* [What to do]:
What number of lines in the material contain the word "sodar"? Give that number alone.

* [Supplied material]:
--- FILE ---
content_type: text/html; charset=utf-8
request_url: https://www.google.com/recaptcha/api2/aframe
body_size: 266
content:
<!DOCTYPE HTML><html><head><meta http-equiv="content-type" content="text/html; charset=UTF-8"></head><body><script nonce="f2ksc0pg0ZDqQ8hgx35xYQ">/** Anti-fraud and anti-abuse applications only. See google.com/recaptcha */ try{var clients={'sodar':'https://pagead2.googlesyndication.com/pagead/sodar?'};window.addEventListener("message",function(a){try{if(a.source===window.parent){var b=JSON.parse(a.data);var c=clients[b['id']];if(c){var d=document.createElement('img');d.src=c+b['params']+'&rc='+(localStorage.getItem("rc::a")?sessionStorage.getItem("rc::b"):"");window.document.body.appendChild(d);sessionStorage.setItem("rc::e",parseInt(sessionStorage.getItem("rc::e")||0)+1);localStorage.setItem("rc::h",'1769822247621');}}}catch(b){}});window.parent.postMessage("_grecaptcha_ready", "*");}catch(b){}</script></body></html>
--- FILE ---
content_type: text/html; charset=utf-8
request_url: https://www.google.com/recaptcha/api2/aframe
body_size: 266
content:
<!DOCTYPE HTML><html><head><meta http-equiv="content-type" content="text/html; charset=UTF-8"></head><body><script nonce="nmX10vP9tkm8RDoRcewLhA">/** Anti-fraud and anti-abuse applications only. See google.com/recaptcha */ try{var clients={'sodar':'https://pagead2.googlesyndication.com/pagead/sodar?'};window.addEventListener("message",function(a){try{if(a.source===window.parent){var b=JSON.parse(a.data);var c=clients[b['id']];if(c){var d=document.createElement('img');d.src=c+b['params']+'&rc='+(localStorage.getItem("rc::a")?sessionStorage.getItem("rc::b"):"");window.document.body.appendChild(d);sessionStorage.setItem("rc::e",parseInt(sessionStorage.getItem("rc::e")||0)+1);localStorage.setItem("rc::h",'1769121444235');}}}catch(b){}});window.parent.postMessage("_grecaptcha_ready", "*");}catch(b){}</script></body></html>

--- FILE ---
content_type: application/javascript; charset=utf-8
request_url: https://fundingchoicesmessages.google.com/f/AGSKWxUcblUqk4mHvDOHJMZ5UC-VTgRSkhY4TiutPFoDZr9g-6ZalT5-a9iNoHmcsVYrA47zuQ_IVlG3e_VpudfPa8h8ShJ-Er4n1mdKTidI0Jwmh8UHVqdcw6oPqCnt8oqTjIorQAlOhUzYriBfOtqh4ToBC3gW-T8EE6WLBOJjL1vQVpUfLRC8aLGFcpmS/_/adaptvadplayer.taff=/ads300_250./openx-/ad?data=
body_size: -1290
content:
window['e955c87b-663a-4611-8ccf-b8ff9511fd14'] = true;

* [Response to the exercise]:
2